__Texte du document__:

• • • • •

Une centaine de patients occupent actuellement des lits au Centre hospitalier de l'Université de Montréal (CHUM), en attendant d'obtenir une place dans un centre de réadaptation, un centre de soins palliatifs ou un centre d'hébergement pour aînés. Un record historique. La situation est si inquiétante que le président du Conseil des médecins, dentistes et pharmaciens du CHUM, le Dr Paul Perotte, a écrit une lettre incendiaire au ministre de la Santé la semaine dernière.

«À l'heure où nous investissons des sommes colossales pour bâtir le nouveau CHUM, nous ne pouvons qu'être pessimistes dans notre capacité de répondre à notre mission vis-à-vis de la population si la situation de la prise en charge par le réseau des patients en fin de soins n'est pas corrigée à court terme», écrit le Dr Perotte.

Selon lui, il est «inacceptable» que 100 patients qui attendent d'obtenir une place hors de l'hôpital bloquent les lits d'hospitalisation au CHUM. «Ce chiffre m'a choqué, dit le Dr Perotte. Un lit d'hôpital coûte bien plus cher qu'un lit en centre de réadaptation ou d'hébergement! Et les patients sont moins bien servis. Un patient en soins palliatifs est mieux servi dans une ressource dédiée à cette fin.»

Le Dr Perotte explique que ces lits occupés sans raison valable aux étages empêchent les médecins du service des urgences d'y transférer des patients. Conséquence: les urgences débordent. L'attente en chirurgie se prolonge également par manque de lits. Environ 9000 personnes attendent en permanence de passer sous le bistouri au CHUM.

«Ce qui est le plus choquant, c'est que les équipes ici ont fait beaucoup pour aider à améliorer les choses. Mais ce que ça prend, c'est l'ouverture de lits en centre d'hébergement pour aînés, en centre de réadaptation et en soins palliatifs», affirme le Dr Perotte. Une demande répétée maintes fois au cours des dernières années. Mais sans retombée.

«Pour qu'on en arrive à écrire une telle lettre, c'est que ça n'avance pas, note le Dr Perotte. Le ministère de la Santé et l'Agence de la santé de Montréal nous disent toujours qu'ils vont faire des efforts, mais ça ne se traduit jamais par des résultats concrets.»

• • • • •

__Tâche demandée__: Rédigez la suite du texte sur les lits occupés au CHUM, en reprenant après sa dernière phrase. Les enregistrements n'ont aucun rapport avec le texte sur les lits occupés au CHUM.

• • • • •

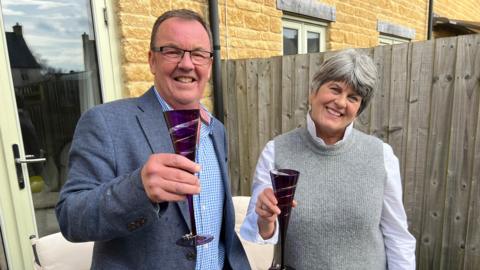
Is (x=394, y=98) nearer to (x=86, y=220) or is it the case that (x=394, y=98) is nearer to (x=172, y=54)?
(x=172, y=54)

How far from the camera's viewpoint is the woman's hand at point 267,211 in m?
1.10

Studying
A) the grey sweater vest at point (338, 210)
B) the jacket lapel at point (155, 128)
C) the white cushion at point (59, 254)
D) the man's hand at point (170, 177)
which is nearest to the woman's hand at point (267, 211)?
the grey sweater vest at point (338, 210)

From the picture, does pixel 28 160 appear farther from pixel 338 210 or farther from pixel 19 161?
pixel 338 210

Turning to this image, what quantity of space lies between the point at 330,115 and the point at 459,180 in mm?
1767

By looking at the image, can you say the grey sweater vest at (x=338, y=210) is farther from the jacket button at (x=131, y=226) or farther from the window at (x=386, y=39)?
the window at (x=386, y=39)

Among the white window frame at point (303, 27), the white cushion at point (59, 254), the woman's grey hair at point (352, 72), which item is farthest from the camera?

• • • • •

__Réponse rédigée__:
Dans la lettre, le Dr Perotte indique d'ailleurs que ses équipes sont prêtes à «répondre aux demandes» du ministère de la Santé, «mais c'est faire preuve de réalisme que de vous demander de nous en donner les moyens».

»Chair à élection»

Hier, le ministre de la Santé a refusé de commenter la lettre expliquant qu'il ne l'avait pas encore reçue.

Le président de la Fédération des médecins spécialistes du Québec, le Dr Gaétan Barrette, a quant à lui déclaré que ce problème de manque de lits à Montréal était «indécent» et résultait «d'un manque de volonté politique». Il a ajouté que la situation touchait le CHUM, mais aussi la majorité des hôpitaux de la province.

«On en parle depuis des années et rien n'est fait», constate le Dr Barrette. Ce dernier rappelle que, lors de la crise de la grippe A H1N1 à l'hiver 2009, le gouvernement avait trouvé l'argent nécessaire pour vider les lits des hôpitaux. «Le gouvernement sait ce qu'il faut faire pour régler la situation. Mais il traite la population comme de la chair à élections. Je le prédis tout de suite: quand les élections vont se déclencher bientôt, le gouvernement va ouvrir ces lits. Pendant les 10 dernières années, les gens vont avoir séché dans les urgences. Mais là, pour se faire élire, on va bouger, avance le Dr Barrette. Ça n'a pas de sens. On ne parle pas de béton ici, mais de gens. Des gens qu'on doit traiter équitablement, et non pas électoralement.»